Wade and Jin watch the launch of Staircase Project
Photo Courtesy Ed Miller/Netflix

The following recap contains spoilers for 3 Body Problem S1E8, “Wallfacer” (written by David Benioff & D. B. Weiss and directed by Jeremy Podeswa). Portions of the novels The Three-Body Problem and The Dark Forest are also referenced.


Everyone is afraid of something. The enemy must be, too. The more powerful they are, the more they have to lose to their fears.

– Cixin Liu, The Three-Body Problem

For as popular as the trilogy of The Three-Body Problem books has been, the one criticism they generally receive is that the characters in the book are relatively flat. Not two-dimensional flat, like they could fit within a Sophon or something, but rather many of the stories and backgrounds in the book, apart from Dr. Ye Wenjie, have no depth.
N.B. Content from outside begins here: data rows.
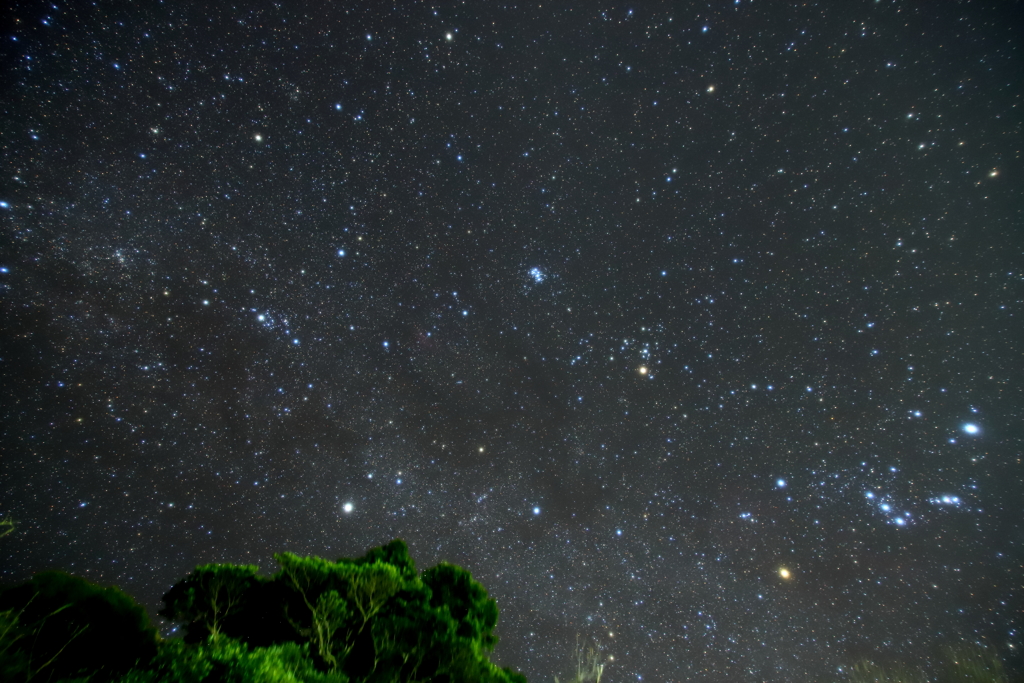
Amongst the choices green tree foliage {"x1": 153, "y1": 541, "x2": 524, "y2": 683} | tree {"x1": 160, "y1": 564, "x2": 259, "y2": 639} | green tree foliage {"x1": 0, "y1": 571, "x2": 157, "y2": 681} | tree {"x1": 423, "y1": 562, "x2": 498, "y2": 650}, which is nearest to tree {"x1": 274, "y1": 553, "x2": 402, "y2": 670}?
green tree foliage {"x1": 153, "y1": 541, "x2": 524, "y2": 683}

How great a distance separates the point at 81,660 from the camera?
589 centimetres

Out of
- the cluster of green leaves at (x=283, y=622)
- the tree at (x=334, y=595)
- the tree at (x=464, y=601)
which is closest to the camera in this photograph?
the cluster of green leaves at (x=283, y=622)

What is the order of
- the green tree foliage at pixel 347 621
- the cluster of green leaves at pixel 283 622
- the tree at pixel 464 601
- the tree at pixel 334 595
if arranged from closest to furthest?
the cluster of green leaves at pixel 283 622, the green tree foliage at pixel 347 621, the tree at pixel 334 595, the tree at pixel 464 601

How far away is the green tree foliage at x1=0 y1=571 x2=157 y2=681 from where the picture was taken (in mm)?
5734

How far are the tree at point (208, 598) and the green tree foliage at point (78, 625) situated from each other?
0.62 metres

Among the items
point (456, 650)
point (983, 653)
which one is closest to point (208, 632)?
point (456, 650)

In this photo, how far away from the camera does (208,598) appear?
6.47 m

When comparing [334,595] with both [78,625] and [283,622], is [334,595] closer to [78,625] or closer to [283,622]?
[283,622]

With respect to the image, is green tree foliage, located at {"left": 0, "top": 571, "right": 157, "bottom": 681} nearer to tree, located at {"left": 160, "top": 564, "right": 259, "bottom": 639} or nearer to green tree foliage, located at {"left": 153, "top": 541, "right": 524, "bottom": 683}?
tree, located at {"left": 160, "top": 564, "right": 259, "bottom": 639}

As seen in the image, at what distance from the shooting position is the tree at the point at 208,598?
20.8 ft

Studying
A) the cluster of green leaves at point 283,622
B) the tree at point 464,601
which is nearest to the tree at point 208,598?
the cluster of green leaves at point 283,622

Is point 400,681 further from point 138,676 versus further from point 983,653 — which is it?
point 983,653

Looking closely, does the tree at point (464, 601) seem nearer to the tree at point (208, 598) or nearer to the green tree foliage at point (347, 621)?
the green tree foliage at point (347, 621)

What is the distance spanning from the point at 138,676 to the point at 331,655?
2822 millimetres
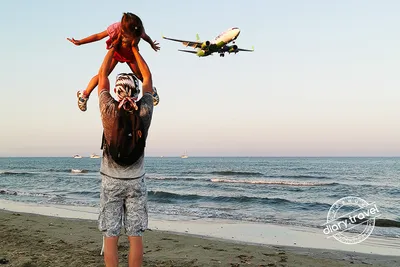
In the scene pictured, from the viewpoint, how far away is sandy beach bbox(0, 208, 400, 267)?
5332 millimetres

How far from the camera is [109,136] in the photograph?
2980mm

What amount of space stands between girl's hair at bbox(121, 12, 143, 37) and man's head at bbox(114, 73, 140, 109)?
35 cm

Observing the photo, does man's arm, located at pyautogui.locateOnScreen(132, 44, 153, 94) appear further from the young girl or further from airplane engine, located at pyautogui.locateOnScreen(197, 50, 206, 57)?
airplane engine, located at pyautogui.locateOnScreen(197, 50, 206, 57)

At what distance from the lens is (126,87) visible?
3084 mm

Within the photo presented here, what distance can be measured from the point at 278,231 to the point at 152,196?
1207 centimetres

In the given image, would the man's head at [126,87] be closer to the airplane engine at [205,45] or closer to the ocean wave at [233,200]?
the ocean wave at [233,200]

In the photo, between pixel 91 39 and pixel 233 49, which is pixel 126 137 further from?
pixel 233 49

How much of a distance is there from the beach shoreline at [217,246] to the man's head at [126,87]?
290 centimetres

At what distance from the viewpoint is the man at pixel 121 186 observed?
9.81 ft

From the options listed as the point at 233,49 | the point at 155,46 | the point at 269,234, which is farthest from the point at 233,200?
the point at 155,46

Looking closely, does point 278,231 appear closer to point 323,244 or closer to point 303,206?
point 323,244

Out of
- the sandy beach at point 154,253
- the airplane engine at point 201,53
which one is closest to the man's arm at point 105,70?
the sandy beach at point 154,253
It’s entirely explainable, as author Cixin Liu writes in his author’s note epilogue to the first book. He is a computer engineer by training and spent many years working in a power plant before striking gold as a science-fiction author. The tradeoff, however, is that Liu knows the science and theory behind the science so well, that he is perhaps one of the best in the world at creating literary metaphors around deeply complex scientific problems.
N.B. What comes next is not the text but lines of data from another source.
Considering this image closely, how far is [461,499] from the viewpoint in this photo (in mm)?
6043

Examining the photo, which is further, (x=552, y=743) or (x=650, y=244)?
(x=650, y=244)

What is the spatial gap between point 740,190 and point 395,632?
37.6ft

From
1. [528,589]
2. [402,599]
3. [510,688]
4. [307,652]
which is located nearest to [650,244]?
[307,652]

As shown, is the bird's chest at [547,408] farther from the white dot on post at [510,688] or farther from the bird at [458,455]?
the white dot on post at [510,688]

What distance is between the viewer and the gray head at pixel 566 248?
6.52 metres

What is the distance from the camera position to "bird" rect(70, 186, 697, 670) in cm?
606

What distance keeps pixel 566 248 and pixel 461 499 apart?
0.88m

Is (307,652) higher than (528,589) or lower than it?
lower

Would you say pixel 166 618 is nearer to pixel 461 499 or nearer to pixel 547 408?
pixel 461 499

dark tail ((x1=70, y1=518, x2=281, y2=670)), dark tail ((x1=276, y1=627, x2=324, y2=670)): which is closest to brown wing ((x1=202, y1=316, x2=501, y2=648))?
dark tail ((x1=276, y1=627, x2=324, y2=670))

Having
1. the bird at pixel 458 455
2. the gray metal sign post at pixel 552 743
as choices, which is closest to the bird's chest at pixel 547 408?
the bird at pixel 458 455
Raj and Wade prepare to leave for Staircase Project
Photo Courtesy Ed Miller/Netflix

One in particular that stands out from the first book (and was not included in the first season of 3 Body Problem) is the billiards illustration. When the main character Wang Miao visits the apartment of fellow physicist Ding Yi, they play billiards and reflect on the predictable nature of the collision of the billiard balls. If they turn the table 180 degrees, if they move the table to the other side of the room, if they take the billiards table to another floor, if they ship it halfway around the world, the collision of the balls will remain stable as long as the variables such as number of balls, angles, and force remain the same.

What these two begin to understand, as they begin to ponder why the science in their world is no longer working, is that if the rules changed, the billiards game would be unpredictable. Take the billiards game outside of the known constraints of Earth, and we have no idea how the game would go. We think we know how things work because we have been shackled by the same rules for our entire existence. But our rules exist only on a speck of dust compared to the entire universe.

These metaphors woven together to help readers understand the technical story behind The Three-Body Problem are the most beautifully written parts of the books, whereas the licenses taken with the show allow Benioff, Weiss, and Woo to focus more on the characters, their humanity, and their responses to their reality crumbling.

Episode 8, “Wallfacer,” focuses on the depth of the remaining characters brilliantly. The first half of the season set up the problem and established the rules well. Episodes 5-7 spent time explaining the science behind the incoming alien race and the technical aspects of humanity’s plan to stop them. Episode 8, however, spends time deep within two characters, and allows the audience to feel more empathy towards a situation that has certainly made us think through the first seven hours of this show: “What would I do in this situation?”

Jin Cheng (Jess Hong) and Saul Durand (Jovan Adepo) are the standouts in this episode, as both are burdened with an immeasurable weight of trying to protect their species.

The Wallfacers

If we’re being honest, after we saw Saul Durand leave his job at a particle accelerator in Episode 1, he’s been a bit of a wallflower. He has comforted Will Downing in his last days, he loves to “smoke a J” and sit near the beach, and he is a fan of one-night stands. He didn’t seem to be hit as hard as Jin was over Ye Vera’s death even though they worked together for years, and since that time he is just sort of drifting through his life with no purpose or direction.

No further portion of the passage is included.